Орхан-бей стоял у входа в свой шатер и никак не мог успокоить мускулы своего лица, строптиво растягивающиеся в улыбке. Еще бы! Теперь под его рукой было двадцатитысячное конное войско, многочисленные отряды пехоты и особая гордость – преданейшая и храбрейшая тысяча, названная братом Алаеддином «йени чери[166]». А добровольцы гази все пребывали и пребывали! И не только из соседних турецких бейликов Анатолии, а из Персии, Египта, Аравии и немыслимо далеких пустынь Африки.
За спиной османского бея, не скрывая счастливых улыбок, стояла семья самого Орхана, богословы, военачальники, советники и некоторые из прославившихся воинов. Именно им салютовали знаменами, бунчуками, боевыми барабанами, трубами и громкими криками отплывающие в поход воины джихада.
– Счастлив Аллах при виде столь доблестного войска мусульман! – не выдержав, воскликнул имам Мустафа.
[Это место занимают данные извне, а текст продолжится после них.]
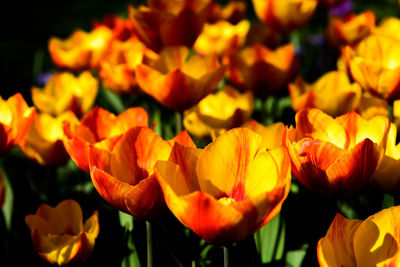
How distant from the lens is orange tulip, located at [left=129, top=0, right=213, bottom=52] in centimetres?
133

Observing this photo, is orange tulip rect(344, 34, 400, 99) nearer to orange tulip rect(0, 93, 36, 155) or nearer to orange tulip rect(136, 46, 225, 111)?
orange tulip rect(136, 46, 225, 111)

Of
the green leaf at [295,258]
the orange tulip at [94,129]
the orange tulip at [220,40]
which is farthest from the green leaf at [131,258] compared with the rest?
the orange tulip at [220,40]

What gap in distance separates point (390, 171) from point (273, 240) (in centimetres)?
30

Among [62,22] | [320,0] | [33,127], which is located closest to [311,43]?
[320,0]

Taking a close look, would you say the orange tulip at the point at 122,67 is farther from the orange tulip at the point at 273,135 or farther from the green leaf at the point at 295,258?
the green leaf at the point at 295,258

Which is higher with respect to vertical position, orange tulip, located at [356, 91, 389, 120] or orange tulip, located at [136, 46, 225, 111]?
orange tulip, located at [136, 46, 225, 111]

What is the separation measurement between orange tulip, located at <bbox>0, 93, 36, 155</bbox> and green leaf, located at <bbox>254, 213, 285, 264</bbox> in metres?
0.50

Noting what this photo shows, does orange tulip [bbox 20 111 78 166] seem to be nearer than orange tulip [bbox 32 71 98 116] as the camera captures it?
Yes

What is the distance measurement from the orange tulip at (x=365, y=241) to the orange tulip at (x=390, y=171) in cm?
19

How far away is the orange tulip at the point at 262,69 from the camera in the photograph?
4.63ft

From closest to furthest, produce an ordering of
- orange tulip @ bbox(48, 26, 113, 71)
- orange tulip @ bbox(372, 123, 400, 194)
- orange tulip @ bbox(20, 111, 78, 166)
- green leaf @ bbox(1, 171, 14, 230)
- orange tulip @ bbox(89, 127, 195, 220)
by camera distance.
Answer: orange tulip @ bbox(89, 127, 195, 220) → orange tulip @ bbox(372, 123, 400, 194) → orange tulip @ bbox(20, 111, 78, 166) → green leaf @ bbox(1, 171, 14, 230) → orange tulip @ bbox(48, 26, 113, 71)

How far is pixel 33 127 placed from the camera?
4.39 feet

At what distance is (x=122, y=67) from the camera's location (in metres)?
1.46

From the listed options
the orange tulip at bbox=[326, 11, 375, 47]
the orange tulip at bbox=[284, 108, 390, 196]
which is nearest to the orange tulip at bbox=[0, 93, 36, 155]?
the orange tulip at bbox=[284, 108, 390, 196]
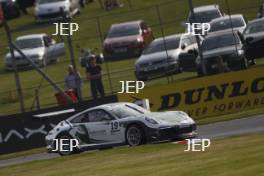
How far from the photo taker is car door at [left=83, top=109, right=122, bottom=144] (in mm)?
23828

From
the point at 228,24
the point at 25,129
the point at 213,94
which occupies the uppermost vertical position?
the point at 228,24

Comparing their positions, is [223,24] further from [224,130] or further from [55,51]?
[224,130]

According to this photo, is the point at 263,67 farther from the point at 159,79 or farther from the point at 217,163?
the point at 217,163

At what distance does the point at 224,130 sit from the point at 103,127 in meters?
2.99

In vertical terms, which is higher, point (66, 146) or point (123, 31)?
point (123, 31)

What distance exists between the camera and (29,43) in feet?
137

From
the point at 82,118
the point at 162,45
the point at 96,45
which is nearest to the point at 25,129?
the point at 82,118

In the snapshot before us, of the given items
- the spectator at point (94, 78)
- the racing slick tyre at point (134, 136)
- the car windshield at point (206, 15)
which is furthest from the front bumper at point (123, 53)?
the racing slick tyre at point (134, 136)

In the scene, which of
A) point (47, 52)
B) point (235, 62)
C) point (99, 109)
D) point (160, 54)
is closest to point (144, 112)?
point (99, 109)

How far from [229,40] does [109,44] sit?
6.93 metres

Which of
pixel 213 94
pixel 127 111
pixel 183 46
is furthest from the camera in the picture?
pixel 183 46

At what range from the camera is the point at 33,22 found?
1943 inches

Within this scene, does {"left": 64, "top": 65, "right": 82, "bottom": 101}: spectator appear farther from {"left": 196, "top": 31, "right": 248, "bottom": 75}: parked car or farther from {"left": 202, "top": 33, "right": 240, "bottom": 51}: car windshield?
{"left": 202, "top": 33, "right": 240, "bottom": 51}: car windshield

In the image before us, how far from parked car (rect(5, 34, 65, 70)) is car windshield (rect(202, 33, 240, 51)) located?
4983 mm
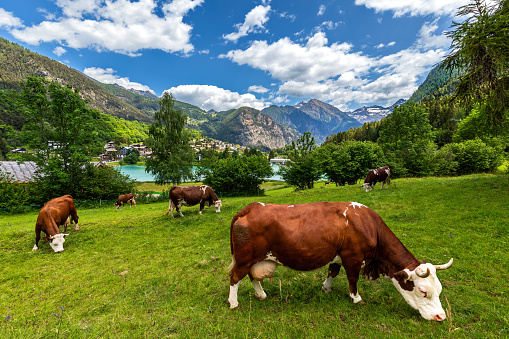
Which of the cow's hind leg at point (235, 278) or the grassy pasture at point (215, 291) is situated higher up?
the cow's hind leg at point (235, 278)

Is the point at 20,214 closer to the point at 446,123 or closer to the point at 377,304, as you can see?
the point at 377,304

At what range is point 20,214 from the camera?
17688mm

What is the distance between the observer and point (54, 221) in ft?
27.8

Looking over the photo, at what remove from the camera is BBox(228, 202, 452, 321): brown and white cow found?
3.91 meters

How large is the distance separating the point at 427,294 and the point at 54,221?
43.6 ft

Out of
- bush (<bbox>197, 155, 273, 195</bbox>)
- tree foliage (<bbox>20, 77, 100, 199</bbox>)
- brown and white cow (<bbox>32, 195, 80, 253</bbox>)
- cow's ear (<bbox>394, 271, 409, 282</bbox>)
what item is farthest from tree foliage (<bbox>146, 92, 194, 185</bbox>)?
cow's ear (<bbox>394, 271, 409, 282</bbox>)

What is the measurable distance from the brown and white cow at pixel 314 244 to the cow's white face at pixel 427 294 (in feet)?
0.38

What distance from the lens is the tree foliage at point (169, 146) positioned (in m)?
28.1

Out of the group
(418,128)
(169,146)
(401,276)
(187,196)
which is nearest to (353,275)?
(401,276)

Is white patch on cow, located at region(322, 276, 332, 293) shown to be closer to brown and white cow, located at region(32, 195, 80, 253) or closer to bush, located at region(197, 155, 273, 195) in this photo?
brown and white cow, located at region(32, 195, 80, 253)

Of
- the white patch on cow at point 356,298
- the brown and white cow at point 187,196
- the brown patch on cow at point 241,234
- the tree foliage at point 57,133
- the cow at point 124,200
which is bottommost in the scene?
the cow at point 124,200

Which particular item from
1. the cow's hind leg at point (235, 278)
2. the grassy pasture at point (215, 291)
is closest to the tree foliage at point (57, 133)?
the grassy pasture at point (215, 291)

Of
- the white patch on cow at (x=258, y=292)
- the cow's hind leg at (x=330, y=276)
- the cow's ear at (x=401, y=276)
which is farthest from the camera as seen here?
the cow's hind leg at (x=330, y=276)

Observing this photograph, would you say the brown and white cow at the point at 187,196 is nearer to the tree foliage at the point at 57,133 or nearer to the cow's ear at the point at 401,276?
the cow's ear at the point at 401,276
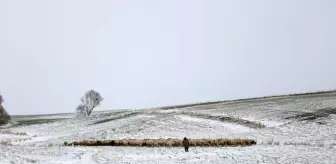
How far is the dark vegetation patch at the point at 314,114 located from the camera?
2201 inches

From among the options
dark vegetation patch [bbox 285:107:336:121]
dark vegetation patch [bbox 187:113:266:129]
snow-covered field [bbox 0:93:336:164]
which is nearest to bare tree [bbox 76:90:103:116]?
snow-covered field [bbox 0:93:336:164]

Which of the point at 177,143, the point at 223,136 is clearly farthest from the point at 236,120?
the point at 177,143

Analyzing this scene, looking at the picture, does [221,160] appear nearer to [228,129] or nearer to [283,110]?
[228,129]

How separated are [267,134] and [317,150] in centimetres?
1350

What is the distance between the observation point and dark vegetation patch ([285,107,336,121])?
55.9 meters

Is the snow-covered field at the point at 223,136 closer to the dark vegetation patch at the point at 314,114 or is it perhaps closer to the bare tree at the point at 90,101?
the dark vegetation patch at the point at 314,114

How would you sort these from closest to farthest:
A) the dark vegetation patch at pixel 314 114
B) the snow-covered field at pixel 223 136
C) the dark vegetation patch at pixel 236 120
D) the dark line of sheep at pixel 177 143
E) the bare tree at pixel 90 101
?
the snow-covered field at pixel 223 136 < the dark line of sheep at pixel 177 143 < the dark vegetation patch at pixel 236 120 < the dark vegetation patch at pixel 314 114 < the bare tree at pixel 90 101

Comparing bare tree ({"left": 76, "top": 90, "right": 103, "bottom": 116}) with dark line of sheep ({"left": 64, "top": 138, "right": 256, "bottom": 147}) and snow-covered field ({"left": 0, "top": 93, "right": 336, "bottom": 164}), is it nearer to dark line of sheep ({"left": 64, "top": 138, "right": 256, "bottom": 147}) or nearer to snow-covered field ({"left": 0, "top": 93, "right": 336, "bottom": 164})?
snow-covered field ({"left": 0, "top": 93, "right": 336, "bottom": 164})

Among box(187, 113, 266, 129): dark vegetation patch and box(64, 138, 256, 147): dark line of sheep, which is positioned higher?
box(187, 113, 266, 129): dark vegetation patch

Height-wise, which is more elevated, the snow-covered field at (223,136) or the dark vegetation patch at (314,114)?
the dark vegetation patch at (314,114)

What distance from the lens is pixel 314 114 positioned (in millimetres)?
57906

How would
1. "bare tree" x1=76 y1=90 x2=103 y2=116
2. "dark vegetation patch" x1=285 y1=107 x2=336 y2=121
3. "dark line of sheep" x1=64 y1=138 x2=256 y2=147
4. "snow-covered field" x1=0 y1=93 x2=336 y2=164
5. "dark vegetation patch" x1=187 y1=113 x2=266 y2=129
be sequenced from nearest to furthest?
"snow-covered field" x1=0 y1=93 x2=336 y2=164 → "dark line of sheep" x1=64 y1=138 x2=256 y2=147 → "dark vegetation patch" x1=187 y1=113 x2=266 y2=129 → "dark vegetation patch" x1=285 y1=107 x2=336 y2=121 → "bare tree" x1=76 y1=90 x2=103 y2=116

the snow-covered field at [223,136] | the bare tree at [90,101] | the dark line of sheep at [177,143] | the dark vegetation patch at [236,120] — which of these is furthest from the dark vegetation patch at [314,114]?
the bare tree at [90,101]

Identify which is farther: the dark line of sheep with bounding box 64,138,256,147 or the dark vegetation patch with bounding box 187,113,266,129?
the dark vegetation patch with bounding box 187,113,266,129
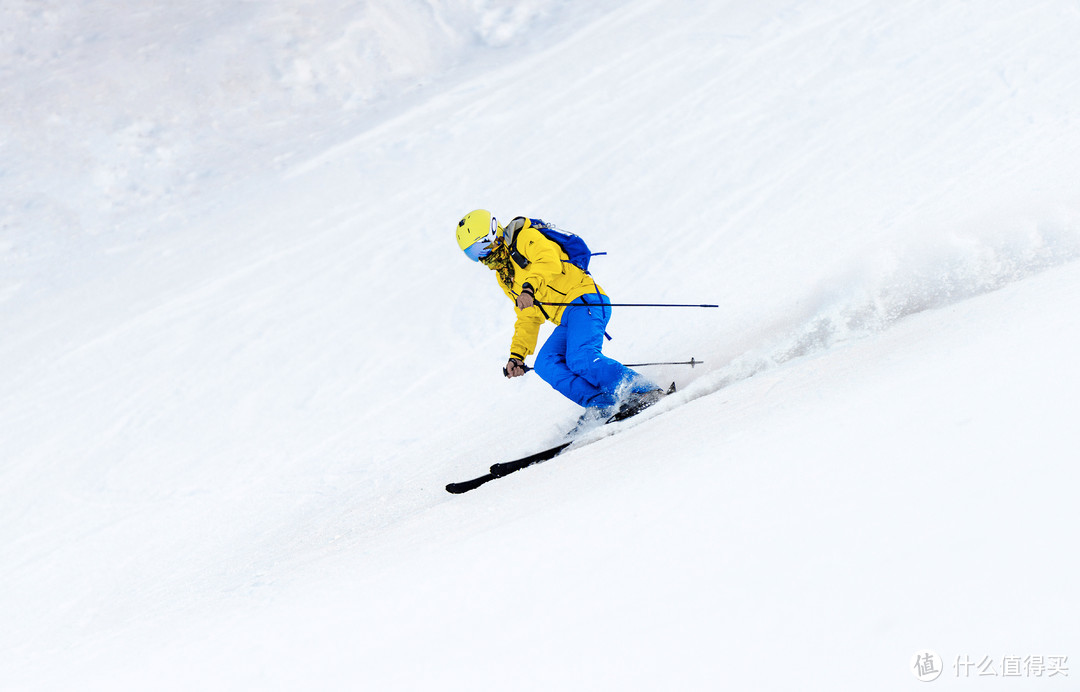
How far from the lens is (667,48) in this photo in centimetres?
1120

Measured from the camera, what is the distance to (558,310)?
477 centimetres

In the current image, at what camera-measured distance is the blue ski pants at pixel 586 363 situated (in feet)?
15.3

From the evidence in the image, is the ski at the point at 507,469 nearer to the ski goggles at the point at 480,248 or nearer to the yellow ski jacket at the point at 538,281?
the yellow ski jacket at the point at 538,281

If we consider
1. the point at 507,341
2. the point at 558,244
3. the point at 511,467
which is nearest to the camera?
the point at 511,467

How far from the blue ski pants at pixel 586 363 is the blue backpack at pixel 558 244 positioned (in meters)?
0.23

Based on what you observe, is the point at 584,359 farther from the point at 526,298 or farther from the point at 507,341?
the point at 507,341

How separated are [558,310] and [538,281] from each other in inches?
13.1

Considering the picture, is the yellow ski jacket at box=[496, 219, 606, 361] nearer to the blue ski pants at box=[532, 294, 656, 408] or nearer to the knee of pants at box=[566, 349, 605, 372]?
the blue ski pants at box=[532, 294, 656, 408]

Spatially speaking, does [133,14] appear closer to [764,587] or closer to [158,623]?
[158,623]

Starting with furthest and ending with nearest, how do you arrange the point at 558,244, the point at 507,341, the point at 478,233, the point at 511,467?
1. the point at 507,341
2. the point at 558,244
3. the point at 478,233
4. the point at 511,467

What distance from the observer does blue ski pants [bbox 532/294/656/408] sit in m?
4.66

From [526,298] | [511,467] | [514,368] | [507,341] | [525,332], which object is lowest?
[511,467]

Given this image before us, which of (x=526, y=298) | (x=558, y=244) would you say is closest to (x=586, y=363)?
(x=526, y=298)

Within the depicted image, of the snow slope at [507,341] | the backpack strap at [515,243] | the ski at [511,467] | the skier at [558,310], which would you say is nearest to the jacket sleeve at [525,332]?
the skier at [558,310]
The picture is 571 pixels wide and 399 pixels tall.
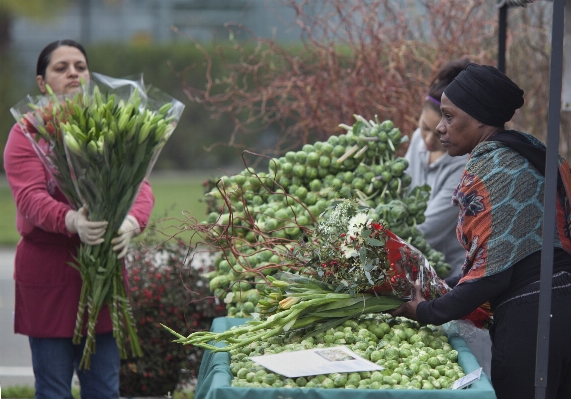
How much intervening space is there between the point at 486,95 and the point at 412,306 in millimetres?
808

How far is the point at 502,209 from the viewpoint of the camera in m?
2.72

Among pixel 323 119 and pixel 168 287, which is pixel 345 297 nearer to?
pixel 168 287

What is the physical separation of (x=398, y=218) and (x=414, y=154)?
3.14ft

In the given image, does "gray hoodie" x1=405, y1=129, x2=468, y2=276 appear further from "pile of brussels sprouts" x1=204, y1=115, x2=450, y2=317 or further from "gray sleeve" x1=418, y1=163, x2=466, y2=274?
"pile of brussels sprouts" x1=204, y1=115, x2=450, y2=317

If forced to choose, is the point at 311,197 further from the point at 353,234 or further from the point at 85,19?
the point at 85,19

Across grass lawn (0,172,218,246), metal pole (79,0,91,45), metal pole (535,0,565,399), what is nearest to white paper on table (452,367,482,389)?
metal pole (535,0,565,399)

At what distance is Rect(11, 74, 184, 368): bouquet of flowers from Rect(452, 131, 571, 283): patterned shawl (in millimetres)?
1582

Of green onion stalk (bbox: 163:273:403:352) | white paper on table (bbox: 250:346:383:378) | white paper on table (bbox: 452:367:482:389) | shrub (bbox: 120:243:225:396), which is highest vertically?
green onion stalk (bbox: 163:273:403:352)

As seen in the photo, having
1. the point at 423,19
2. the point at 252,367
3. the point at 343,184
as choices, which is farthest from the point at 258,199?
the point at 423,19

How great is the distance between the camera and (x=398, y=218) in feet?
11.7

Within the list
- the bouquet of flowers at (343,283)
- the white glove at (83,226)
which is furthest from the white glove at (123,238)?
the bouquet of flowers at (343,283)

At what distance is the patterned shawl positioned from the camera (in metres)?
2.72

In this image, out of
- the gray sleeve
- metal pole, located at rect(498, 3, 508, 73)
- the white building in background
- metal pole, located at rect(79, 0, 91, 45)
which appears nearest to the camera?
the gray sleeve

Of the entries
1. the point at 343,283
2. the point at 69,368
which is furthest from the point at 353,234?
the point at 69,368
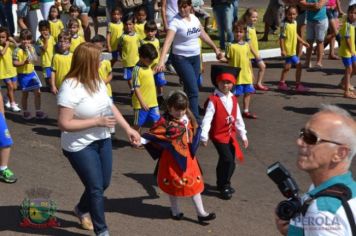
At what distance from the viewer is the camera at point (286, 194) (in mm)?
3352

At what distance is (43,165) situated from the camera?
8766 millimetres

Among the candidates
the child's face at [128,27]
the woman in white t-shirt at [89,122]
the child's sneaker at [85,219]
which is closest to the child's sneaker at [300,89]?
the child's face at [128,27]

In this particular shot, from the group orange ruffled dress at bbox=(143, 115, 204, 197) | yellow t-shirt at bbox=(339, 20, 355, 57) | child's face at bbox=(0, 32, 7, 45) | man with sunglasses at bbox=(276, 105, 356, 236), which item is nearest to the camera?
man with sunglasses at bbox=(276, 105, 356, 236)

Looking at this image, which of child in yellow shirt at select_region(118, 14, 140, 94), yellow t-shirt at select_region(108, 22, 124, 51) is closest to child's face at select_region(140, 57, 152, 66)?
child in yellow shirt at select_region(118, 14, 140, 94)

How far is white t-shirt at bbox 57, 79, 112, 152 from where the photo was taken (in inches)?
241

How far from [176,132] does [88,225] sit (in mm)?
1237

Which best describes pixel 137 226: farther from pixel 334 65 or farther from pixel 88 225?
pixel 334 65

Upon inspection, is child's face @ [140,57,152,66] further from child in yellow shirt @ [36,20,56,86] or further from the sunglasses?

– Счастливы и сами гази, идя в бой с именем Аллаха на устах, – не удержался сын бея Сулейман.
– Не все вернутся, – глухо промолвил Орхан-бей. – Их смерть во имя Аллаха и веры. Да примет священных воинов Всевышний в свои щедрые райские сады.
– Много раненых, – со вздохом сказал великий визирь. – Не хватает лекарей, мазей, бинтов и инструментов. Многие из воинов и вовсе не допускают к себе лекарей, уповая на то, что Аллах успокоит их святые раны. Приходится заставлять и даже пугать таковых.
– Пугать? – искренне удивился Орхан.
– Да, мой брат, пугать!
– Это как же? Как можно испугать воинов джихада?
Алаеддин несколько замялся, а потом нехотя ответил:
– Ты помнишь, Эврен рассказывал о той милости, что оказал ему Аллах открыв ворота Цимпе?
– Помню.
– Тогда ты помнишь и о человеке в синих одеждах с лицом шайтана?
– И что же? – нахмурился османский бей, припоминая встречу с чудовищем-христианином.
– Наши лекари говорят тем, кто отказывается от их услуг: «Когда вас покинет сознание от боли и потери крови, к вам придет «синий шайтан». От его лечения еще никто не посмел отказаться. Он дает жизнь, но забирает душу!»